SHORT TASK: Render the records as a two-column CSV with the header names entry and answer, one row per record, putting each in a single quoted field with line breaks replaced by spaces. Include only the part that opens with the line containing "Which is further" and runs through the end of the records, and leave the pictures out.

[Extracted data entries]
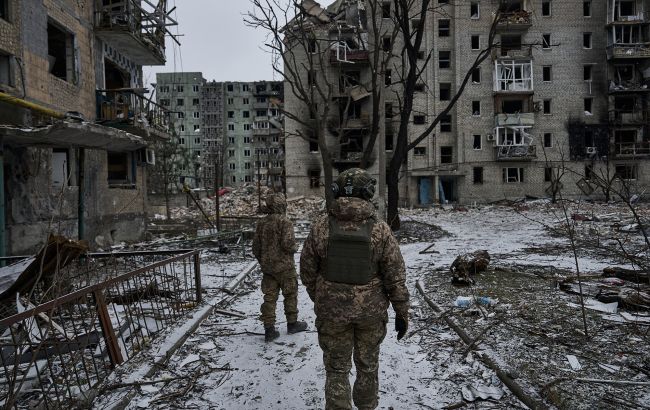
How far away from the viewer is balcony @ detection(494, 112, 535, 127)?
35.2 meters

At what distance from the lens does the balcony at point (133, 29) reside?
45.9 feet

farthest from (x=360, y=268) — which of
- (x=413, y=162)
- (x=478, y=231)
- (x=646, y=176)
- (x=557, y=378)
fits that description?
(x=646, y=176)

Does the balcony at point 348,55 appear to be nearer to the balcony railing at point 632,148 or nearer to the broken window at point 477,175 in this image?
the broken window at point 477,175

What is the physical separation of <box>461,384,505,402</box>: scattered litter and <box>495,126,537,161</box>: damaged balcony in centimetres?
3484

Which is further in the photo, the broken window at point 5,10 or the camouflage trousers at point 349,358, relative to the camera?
the broken window at point 5,10

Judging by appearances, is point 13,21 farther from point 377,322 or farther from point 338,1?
point 338,1

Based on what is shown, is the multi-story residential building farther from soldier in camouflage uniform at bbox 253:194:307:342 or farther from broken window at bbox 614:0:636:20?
soldier in camouflage uniform at bbox 253:194:307:342

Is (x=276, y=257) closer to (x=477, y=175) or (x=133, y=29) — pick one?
(x=133, y=29)

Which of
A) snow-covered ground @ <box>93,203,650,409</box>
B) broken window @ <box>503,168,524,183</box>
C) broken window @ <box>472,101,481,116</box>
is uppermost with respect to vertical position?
broken window @ <box>472,101,481,116</box>

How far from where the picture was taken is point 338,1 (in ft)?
126

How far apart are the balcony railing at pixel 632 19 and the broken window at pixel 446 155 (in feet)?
55.9

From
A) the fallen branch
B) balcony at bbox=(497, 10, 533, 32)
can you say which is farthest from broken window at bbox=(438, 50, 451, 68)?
the fallen branch

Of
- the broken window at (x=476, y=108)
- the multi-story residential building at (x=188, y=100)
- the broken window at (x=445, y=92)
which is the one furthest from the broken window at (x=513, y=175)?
the multi-story residential building at (x=188, y=100)

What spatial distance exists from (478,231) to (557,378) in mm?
14247
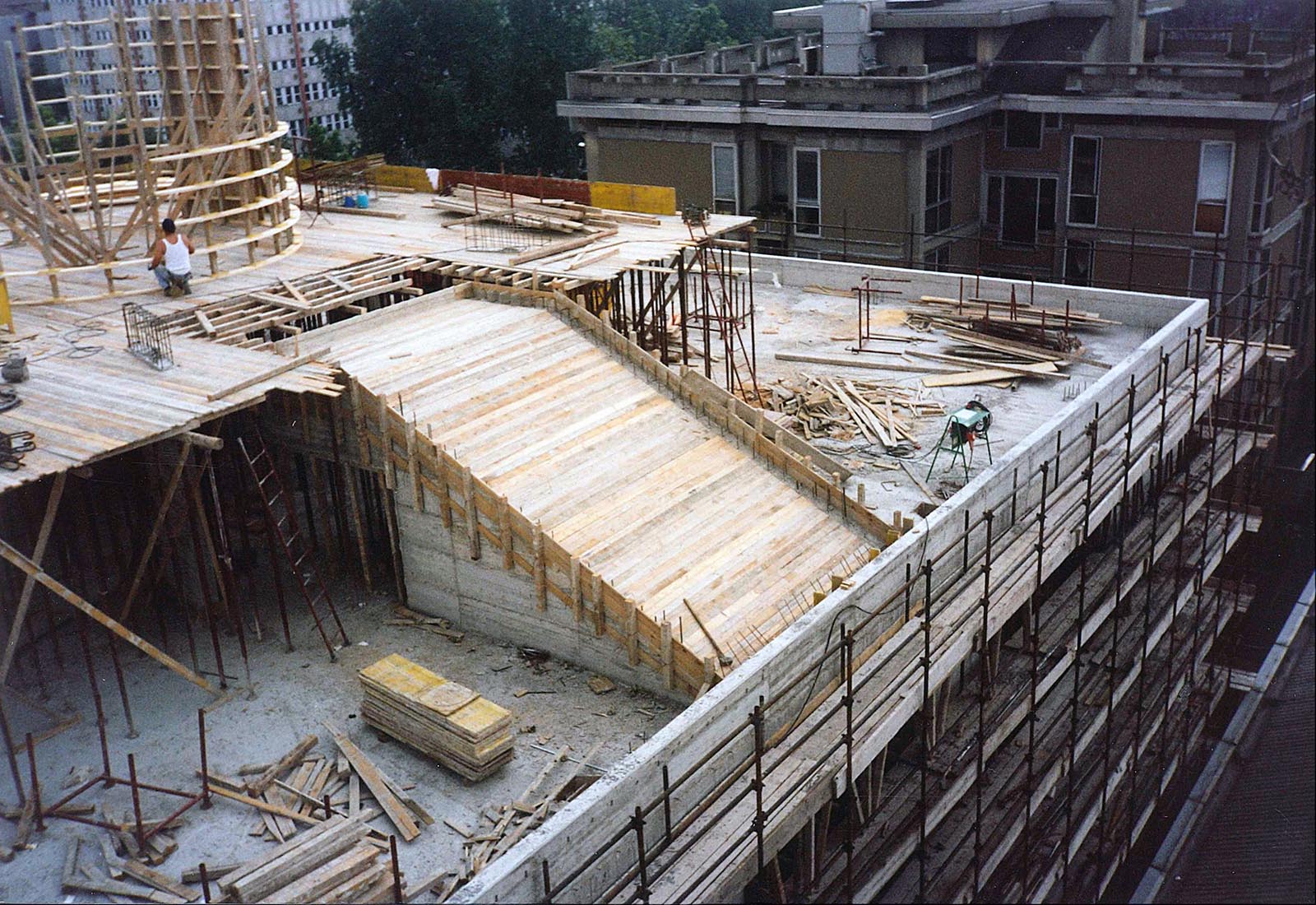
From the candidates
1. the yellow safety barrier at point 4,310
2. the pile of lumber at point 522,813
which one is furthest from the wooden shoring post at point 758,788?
the yellow safety barrier at point 4,310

SOLUTION BELOW:
entry,answer
"Which is further in the photo, the broken window at point 5,10 or the camouflage trousers at point 349,358, relative to the camera?","the broken window at point 5,10"
"Judging by appearances, is point 13,21 farther from point 377,322 or farther from point 338,1?","point 338,1"
"Based on what is shown, is the multi-story residential building farther from soldier in camouflage uniform at bbox 253:194:307:342 or farther from broken window at bbox 614:0:636:20?","soldier in camouflage uniform at bbox 253:194:307:342"
"Is (x=276, y=257) closer to (x=477, y=175) or (x=133, y=29) — pick one?","(x=133, y=29)"
"Which of A) snow-covered ground @ <box>93,203,650,409</box> B) broken window @ <box>503,168,524,183</box> C) broken window @ <box>472,101,481,116</box> is uppermost with respect to vertical position?","broken window @ <box>472,101,481,116</box>"
"How far from where the picture was taken is point 338,1 (in ft)?","126"
"How far apart are the balcony railing at pixel 632 19 and the broken window at pixel 446 155 (in feet)?","55.9"
"From A) the fallen branch B) balcony at bbox=(497, 10, 533, 32) can you say which is farthest from broken window at bbox=(438, 50, 451, 68)?","the fallen branch"
"Of - the broken window at (x=476, y=108) - the multi-story residential building at (x=188, y=100) - the broken window at (x=445, y=92) which is the one furthest from the broken window at (x=513, y=175)?","the multi-story residential building at (x=188, y=100)"
"What spatial distance exists from (478,231) to (557,378) in mm?","14247"
"From the candidates 1. the yellow safety barrier at point 4,310 2. the pile of lumber at point 522,813 which one is furthest from the wooden shoring post at point 758,788?","the yellow safety barrier at point 4,310"